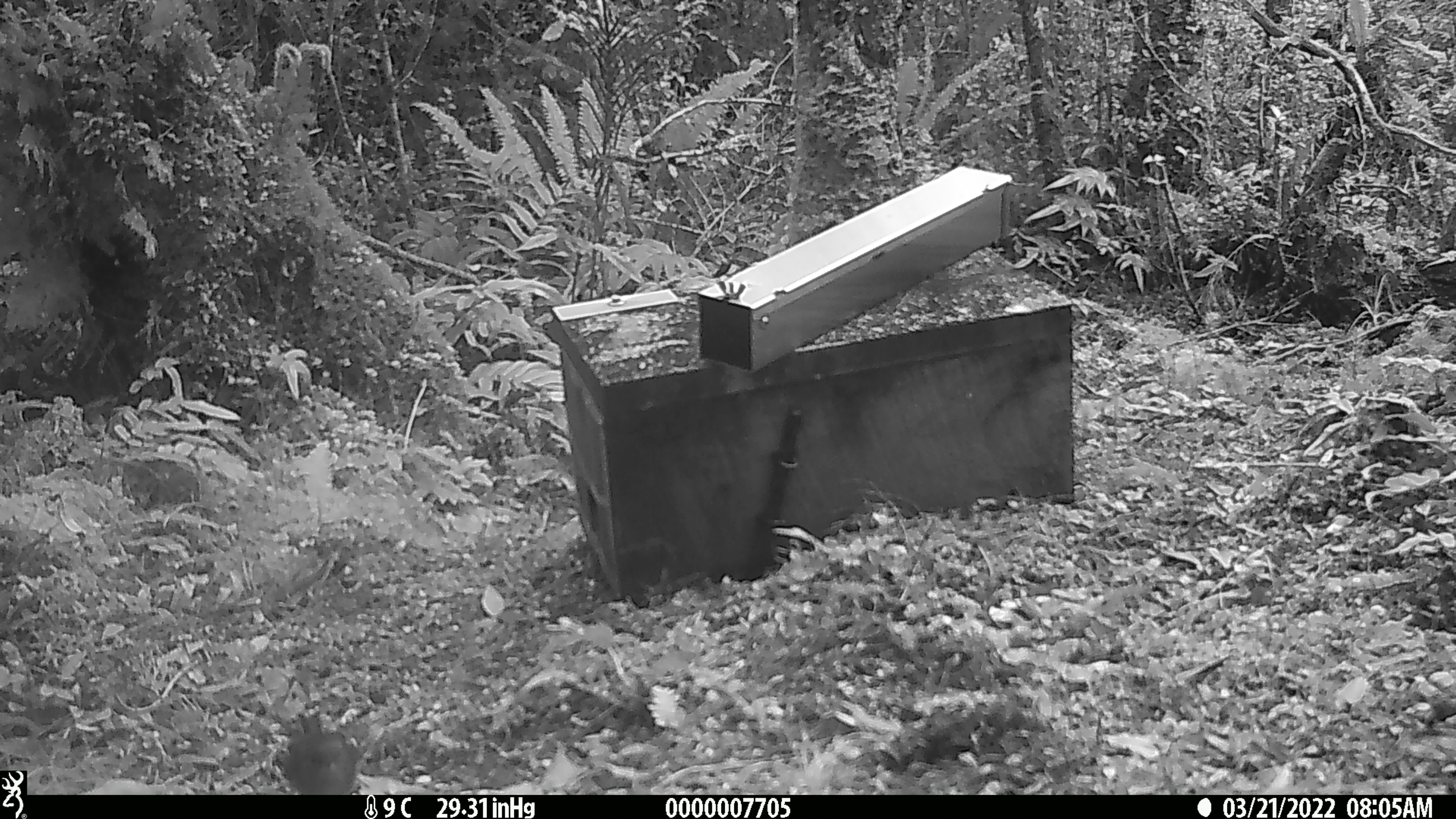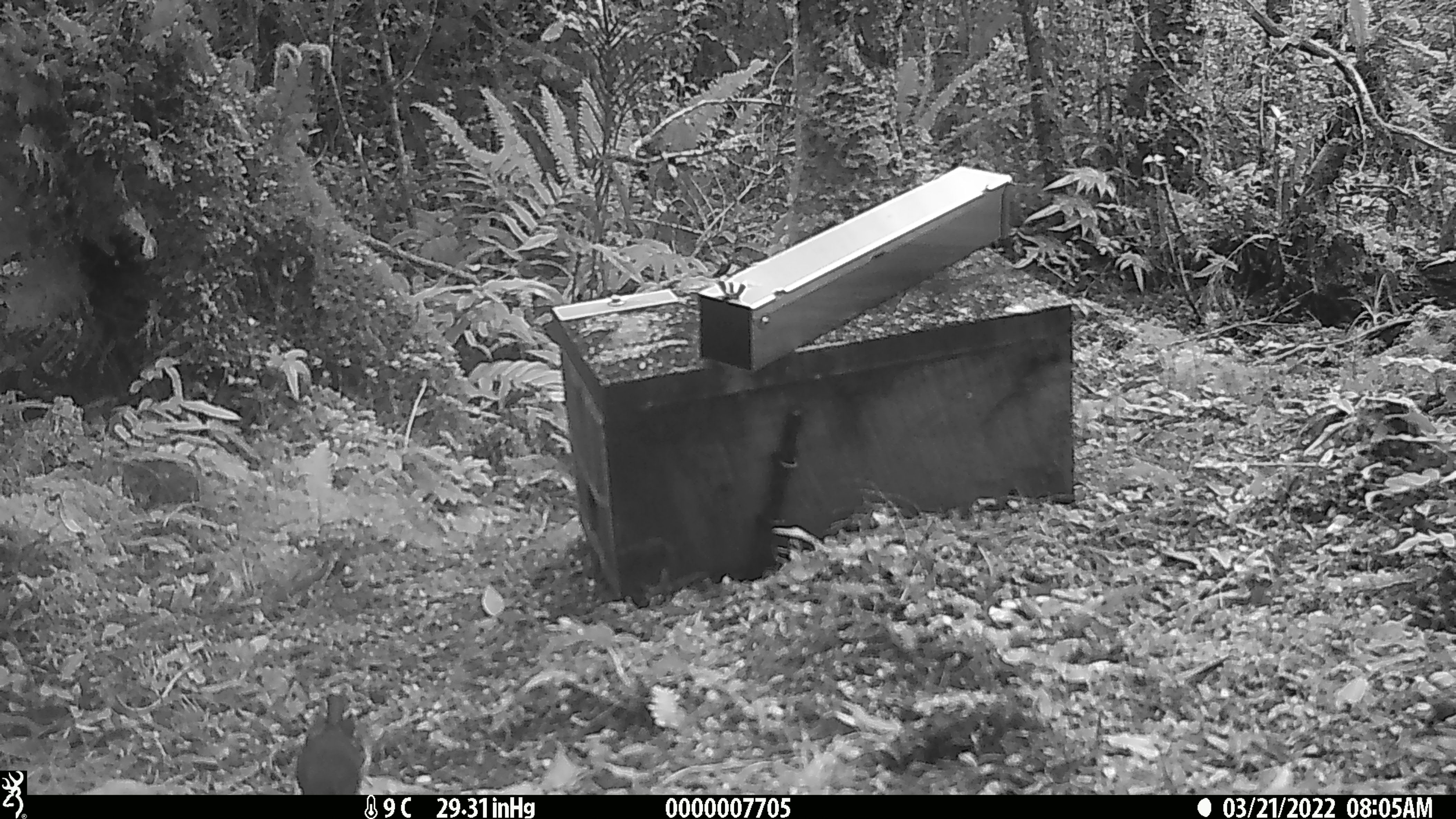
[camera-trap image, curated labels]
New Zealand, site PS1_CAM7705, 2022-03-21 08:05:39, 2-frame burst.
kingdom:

■ ■ ■ ■ ■

Work required — Print every line above exactly as given, but not the pictures.

Exercise result —
[camera-trap image, curated labels]
New Zealand, site PS1_CAM7705, 2022-03-21 08:05:39, 2-frame burst.
kingdom:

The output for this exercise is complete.